Posted on Sep 22, 2009 in Food |

When I was a kid we ate fish on Fridays (or, if we got lucky, Filet ‘O’ Fish from Mackers). It wasn’t that I disliked fish, it was that I absolutely hated the smell of fish that lingered in our house for two days. And worse, the smell of cleaning products lingering over the top of the fish smell. Ick.
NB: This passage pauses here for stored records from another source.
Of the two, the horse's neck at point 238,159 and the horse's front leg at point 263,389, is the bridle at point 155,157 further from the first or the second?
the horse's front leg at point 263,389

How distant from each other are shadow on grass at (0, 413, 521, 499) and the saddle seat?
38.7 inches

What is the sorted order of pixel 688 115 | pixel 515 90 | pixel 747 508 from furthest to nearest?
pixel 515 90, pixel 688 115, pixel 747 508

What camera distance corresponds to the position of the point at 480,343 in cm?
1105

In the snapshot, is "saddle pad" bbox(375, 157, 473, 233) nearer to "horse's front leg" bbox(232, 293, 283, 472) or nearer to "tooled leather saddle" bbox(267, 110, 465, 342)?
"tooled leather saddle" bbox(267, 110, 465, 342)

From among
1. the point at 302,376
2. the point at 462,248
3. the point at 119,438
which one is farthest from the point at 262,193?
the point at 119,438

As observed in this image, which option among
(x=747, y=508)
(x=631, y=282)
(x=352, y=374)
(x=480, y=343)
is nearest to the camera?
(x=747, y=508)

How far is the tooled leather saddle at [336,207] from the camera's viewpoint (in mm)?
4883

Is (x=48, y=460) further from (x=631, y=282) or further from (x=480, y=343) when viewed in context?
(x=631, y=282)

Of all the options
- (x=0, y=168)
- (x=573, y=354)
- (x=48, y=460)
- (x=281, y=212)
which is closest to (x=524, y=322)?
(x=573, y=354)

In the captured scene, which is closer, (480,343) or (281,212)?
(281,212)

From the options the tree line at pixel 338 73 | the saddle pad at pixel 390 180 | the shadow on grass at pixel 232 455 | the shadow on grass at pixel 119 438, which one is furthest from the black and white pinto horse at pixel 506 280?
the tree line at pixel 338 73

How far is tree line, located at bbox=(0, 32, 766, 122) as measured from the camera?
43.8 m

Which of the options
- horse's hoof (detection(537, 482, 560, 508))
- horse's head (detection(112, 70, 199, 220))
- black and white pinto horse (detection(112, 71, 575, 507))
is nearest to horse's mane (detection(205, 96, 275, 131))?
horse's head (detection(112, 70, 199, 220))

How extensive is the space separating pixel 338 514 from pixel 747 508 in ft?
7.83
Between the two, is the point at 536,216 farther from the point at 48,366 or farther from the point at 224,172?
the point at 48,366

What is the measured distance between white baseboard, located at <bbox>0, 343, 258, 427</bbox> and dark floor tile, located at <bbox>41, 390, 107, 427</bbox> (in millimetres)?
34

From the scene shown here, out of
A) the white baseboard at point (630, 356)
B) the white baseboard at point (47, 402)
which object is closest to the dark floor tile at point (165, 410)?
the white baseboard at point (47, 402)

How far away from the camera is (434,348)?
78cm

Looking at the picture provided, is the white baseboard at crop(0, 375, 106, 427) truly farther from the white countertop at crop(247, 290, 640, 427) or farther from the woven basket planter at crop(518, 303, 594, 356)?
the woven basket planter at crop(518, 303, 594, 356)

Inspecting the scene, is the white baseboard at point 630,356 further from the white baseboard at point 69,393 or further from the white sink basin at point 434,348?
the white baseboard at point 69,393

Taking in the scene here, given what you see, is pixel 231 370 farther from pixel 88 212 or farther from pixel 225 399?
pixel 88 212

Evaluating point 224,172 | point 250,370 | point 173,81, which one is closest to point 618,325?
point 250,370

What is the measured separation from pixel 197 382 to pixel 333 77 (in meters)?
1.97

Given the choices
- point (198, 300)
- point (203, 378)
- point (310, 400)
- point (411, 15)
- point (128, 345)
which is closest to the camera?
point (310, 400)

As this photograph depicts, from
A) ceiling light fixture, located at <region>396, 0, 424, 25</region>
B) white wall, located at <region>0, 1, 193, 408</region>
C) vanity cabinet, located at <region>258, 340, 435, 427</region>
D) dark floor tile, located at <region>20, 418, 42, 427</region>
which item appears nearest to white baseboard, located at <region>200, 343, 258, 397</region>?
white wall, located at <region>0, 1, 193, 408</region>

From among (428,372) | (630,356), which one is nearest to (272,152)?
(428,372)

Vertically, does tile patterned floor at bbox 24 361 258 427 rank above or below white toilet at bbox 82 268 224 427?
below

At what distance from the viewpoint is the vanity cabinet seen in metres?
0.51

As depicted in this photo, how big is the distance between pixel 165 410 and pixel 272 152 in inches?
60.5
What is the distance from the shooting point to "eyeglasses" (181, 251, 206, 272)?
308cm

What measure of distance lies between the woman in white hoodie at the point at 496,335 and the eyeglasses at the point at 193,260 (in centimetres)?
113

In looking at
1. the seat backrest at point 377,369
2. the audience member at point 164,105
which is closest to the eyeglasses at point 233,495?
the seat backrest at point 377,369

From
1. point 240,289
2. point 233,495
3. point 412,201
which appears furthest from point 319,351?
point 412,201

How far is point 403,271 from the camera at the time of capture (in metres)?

I make fish a couple times a week at home, but I absolutely refuse to do the nasty fish smell in our house. I bake or grill our fish only. No exceptions. I don’t care if there isn’t a crusty skin top or a quick pan fry that makes fish taste so yummy and oily. Nope, bake the sucker. Trust me on this one.

Baked Fish

What you need:

Glass Pan
Tin Foil
Pam
Sea salt
Fresh herbs
Panko Bread crumbs
Olive oil
Halibut, Sea Ball or other white fish

What to do:
Put foil in pan, Pam on foil
Rub fish in oil, then mixture of salt, crumbs and herbs
Fold foil over half of fish
Bake at 350 for 25 minutes

No smell:
Serve fish onto plate
Take tin foil in whole and throw directly outside to your trash bin
Put glass pan in dishwasher

Trust me on this, your kitchen will smell liked warm food, not dead fish.